Richard Ngatia, chairman of the Kenya National Chamber of Commerce, Nairobi Chapter

For many Kenyans without health insurance, falling sick can at best become a financial crisis and at worse, a death sentence. Quite often, many people have had to turn to friends and relatives to clear medical bills and meet funeral expenses for their loved one. It is for this reason that legislative organs need to be supportive of the funding model for provision of healthcare where private capital comes in to support the government.

A lot of resources and time go into enabling the private sector jump in to the complementation of social services which often are essential, especially to the most disadvantaged. Rather than frustrate the efforts intended to help achieve service provision, right to oversight granted, legislators should be an enabling arm since the people they represent are the immediate beneficiaries. This is where we must appreciate that while the government might mean well for its people, scarcity of resources translates into long waiting periods for execution - but at the cost of lives.

Our conversation must change to how private business can play an active role and enable the government achieve its goals, including affordable housing, manufacturing, healthcare and food security.

To be clear, business is driven by pursuit of profit. However, it is clear that private ventures would likely deliver better results in the end than the government’s direct involvement other than in sensitive services such as security.

Public Private Partnerships (PPP) have been one proven financing option that has enabled governments bridge the gap in resource allocation and upgrade aging public healthcare systems. Over the last few years, the health sector PPP has brought immense benefits to the poor in areas where it has been embraced whole heartedly.

In Kenya for example, PPP is credited to have accelerated reduction of infant mortality rates by almost 50 per cent and post-maternal mortality by 50 per cent through small private clinics in rural areas that work with the state-run National Hospital Insurance Fund. This same partnership has improved prevention and treatment of TB, malaria and HIV and Aids considerably over the past two decades.

Formal sector

However, Kenya’s rising population and falling mortality rates mean more demand for affordable healthcare. This is made worse by the country’s high unemployment rate that has seen comprehensive health insurance the purview of the less than five million people working in the formal sector. 

The government’s ambitious plan to provide universal and affordable healthcare over the next four years is thus well placed. However, realising this ambition that few developing economies have managed requires the country’s policy makers to expedite the establishment of structures that will draw more private sector participation in public healthcare. 

According to the World Bank, Kenya already sits in the top-ten African countries in terms of developing systems that facilitate PPP and is only second to Tanzania in East Africa. However, much still needs to be done to scale the number of partnerships and projects required in the public healthcare system at the national level and especially in counties. This includes strengthening the implementation of PPP regulations that touch on procurement and financing to allow counties tap from a diverse mix of financing including corporate bonds. Already counties access commercial facilities to fund recurrent expenditure like salaries and a similar appetite for debt should be adopted to bring affordable healthcare closer to the ordinary Mwananchi.

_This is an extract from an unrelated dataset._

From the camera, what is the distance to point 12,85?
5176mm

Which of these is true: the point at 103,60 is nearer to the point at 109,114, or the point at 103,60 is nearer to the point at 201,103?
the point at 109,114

It would help to strengthen capacity building at the National Treasury and the Ministry of Health in structuring the private sector-driven projects. By their nature, PPP negotiations entail long and complex models balancing the need to find the most cost effective financing for the state and making it as easy as possible for the investor to exit once the project has been completed.

In this regard, the government could do well with more PPP experts such as lawyers and actuaries to ensure negotiations and projects keep the needs of public taxpayers at heart while ensuring commerce thrives.

- The writer is the chairman of National Chamber of Commerce and Industry, Nairobi Chapter.